Are you a one-time-only kind of reader? Or do you go back to same titles time and time again? Here were explore the multifaceted joys of the latter approach, and suggest some books perfect for a second, third or even fourth time around.

“Curiously enough, one cannot read a book; one can only reread it,” said Vladimir Nabokov during his Lectures on Literature (later published into a book). “A good reader, a major reader, and active and creative reader is a re-reader.” He would know: anybody familiar with reading Lolita more than once will note the spoiler smuggled into its second page.

Do you re-read books? Do certain old favourites linger close to hand, spine-cracked and tatty-cornered, while immaculate new hardbacks sit on the to-read pile hopefully waiting for attention?

If so, you’re not alone: C. S. Lewis equated re-reading to spending time with his favourite friends – “I’d never be satisfied to limit myself to just one experience each with my favourite people.” To return briefly to Nabokov, it was to re-reading his and Roland Barthes’ work that Zadie Smith dedicated the first essay in her collection, Changing My Mind. Ian Rankin, famed for writing gnarly Scottish crime novels, frequently returns to Jilly Cooper’s sex-filled romance Rivals for “pure escapism”. As for Cooper herself, she’s a fan of re-reading Proust, who regularly calls back readers for another flick through the pages.

'Sometimes authors discover the real impact of beloved books on their own work only when re-reading them'

Why re-read? There are all sorts of reasons. One of them is inspiration: while writing her forthcoming book, A Slow Fire Burning, author Paula Hawkins re-read plenty. Books by Shirley Jackson, The Cement Garden by Ian McEwan, Pat Barker’s Blow Your House Down. Tessa Hadley discovered Elizabeth Bowen at 13, while graduating to the adult’s section of the library; forgot about her, and then re-discovered her 20 years later. “Now,” she wrote in the LRB last year, “I’ve never not got something of hers open on my desk.” Sometimes authors discover the real impact of beloved books on their own work only when re-reading them: Ursula K. LeGuin’s The Tombs of Atuan “left such a mark” on novelist Alexander Chee that when he picked it up, decades later, he “realised with a small shock that this mark later turned into my second novel, The Queen of the Night.”

Journalist and critic Vivian Gornick had to read things again as part of her career, but came to the conclusion in Unfinished Business: Notes of a Chronic Re-Reader, that re-reading could help one achieve “semblance of an integrated self” – ergo, make amends for our earlier misdemeanours, literary and otherwise.

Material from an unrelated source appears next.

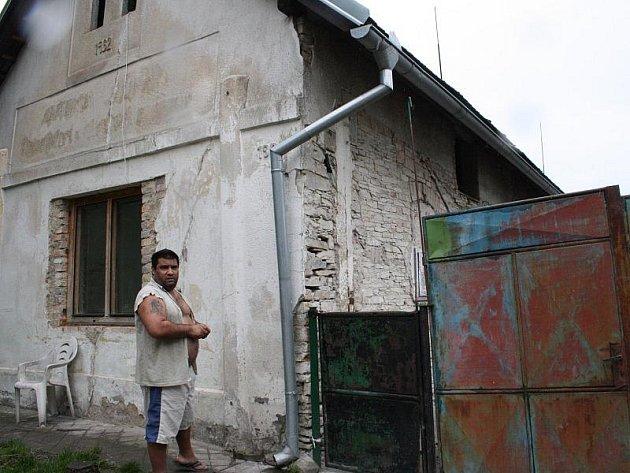 Kamil Godla u domu, z kterého se má vystěhovat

The book is dedicated to the revelations that emerge when she tackles titles she’s not read for years, and finds out both new things about them and herself.

One of the more obvious benefits to re-reading is that, if done at pertinent intervals, the process can tell the reader a lot about how they’ve changed since they last picked up the book. Writer Tanya Shadrick turned to the diaries of Sylvia Plath, Anais Nin and Virginia Woolf at the ages of 20, 30, 40 and intends to do so again at 50, “to feel myself arriving (or going beyond, in Plath’s case) at their ages and find new perspectives in them as I grow older.”

'There are those who return to Mrs Dalloway on 16 June, the day it is set on'

And then there’s the ritualistic re-reading. Perhaps you’re the type to take The Silence of the Lambs on every holiday, or dedicate the weeks between late September and Christmas to revisiting Philip Pullman’s His Dark Materials. Jane Eyre and Bleak House might be your go-to November reading material, or I Capture The Castle with the onset of summer. There are those who return to Mrs Dalloway on 16 June, the day it is set on, and others who spend the days between February 2 and Bloomsday (also 16 June) re-reading a chapter of Ulysses by James Joyce. For some people, the tug to re-read is simple and personal: journalist Tom Lamont associates Howard’s End with “the time I met my wife, opened every year since.”

Perhaps what a lot of re-reading boils down to is comfort: the familiarity that comes from the perfume of a loved one or an in-joke with a friend. Certain books are able to hold us on the bad brain days, or the back-to-school days, in a way that little else can. No wonder we want to read them again.